The 20 sets of pre- and postsurgery mammograms were used to compare breast tissue density and BI-RADS categorization. The researchers determined that overall breast density remained stable over time.
"Radiographic follow-up was not more difficult after lipomodeling while respecting the procedure," the authors wrote. "Interpretation was found to be easy in all the mammograms studied."
Radiographic presentation of liponecrotic "oil cysts" varies with time, according to the authors, and as long as interpreting radiologists have a thorough knowledge and understanding of these changes, they should not have difficulty evaluating the breast images.
They explained that solid nodes detectable by ultrasound but not mammography are the first abnormalities to appear. Oil cysts become visible several months later on mammography images, which may also show multiple infracentimetric nodes. Lumps of necrotic fat turn into calcifications, either round, well-defined microcalcifications developing in the vicinity of cysts, or lucent-centered macrocalcifications.
"It appears crucial for radiologists to acquire specific knowledge of lipomodeling," the authors wrote. They recommended that breast imaging specialists and plastic surgeons collaborate to avoid "alarmist falsehoods," and that radiographic follow-up of women undergoing breast lipomodeling be standardized to ensure reproducibility and improve patient safety.
Con: The Chinese opinion
Plastic surgeons from Beijing completely disagree. They wrote that when clustered microcalcifications develop following autologous fat injection, their appearance is indistinguishable from malignant calcifications. Otherwise unnecessary biopsies are performed. For this reason, they feel that the procedure should be prohibited.
Dr. Cong-Feng Wang, a plastic surgeon at Meitan General Hospital, and plastic surgeons from Peking Union Medical College Hospital retrospectively analyzed the mammograms of 48 women. These women had the breast augmentation procedure performed between July 1999 and November 2009 when they were 22 to 40 years of age.
Breast fat grafting was performed in one to four procedures at intervals of one to three months. For each procedure, between 50 and 170 mL of fat was injected into each breast.

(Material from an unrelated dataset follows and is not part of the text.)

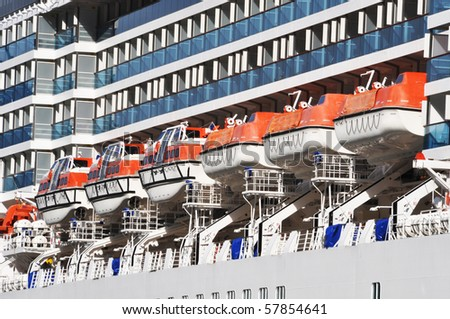Lifeboats on a liner - stock photo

The researchers reviewed an unspecified number of mammograms taken after the surgical procedures in the 48 women. These included exams performed as recently as 18 months post-op and up to seven years later.
Left: Clustered microcalcifications in the inferolateral area of the right breast cannot be distinguished from malignant calcifications. Right: Sonogram of the right axilla of the same patient shows a 1.0 x 0.8-cm lymph node. Images courtesy of Dr. Cong-Feng Wang. Reprinted with permission of the ASPS. |
Ten clustered microcalcifications had been identified in eight patients, five of which were palpable. Half of the clustered microcalcifications were located in the middle area of the breast.
Because the images of the microcalcifications were indistinguishable from malignant ones, biopsies were performed on each patient. None were cancers. Fat necroses were pathologically confirmed for all.
"Biopsy is compulsory in patients with clustered microcalcifications," the authors wrote. "We cannot wait to see the evolution of such symptoms."
The authors did not question the aesthetic success of the procedure for breast augmentation. However, they are deeply concerned about the lifetime breast health of these women. They contend that mammographic confusion, the need for unnecessary biopsies, and the potential to misinterpret a malignancy are reasons "the method should continue to be prohibited."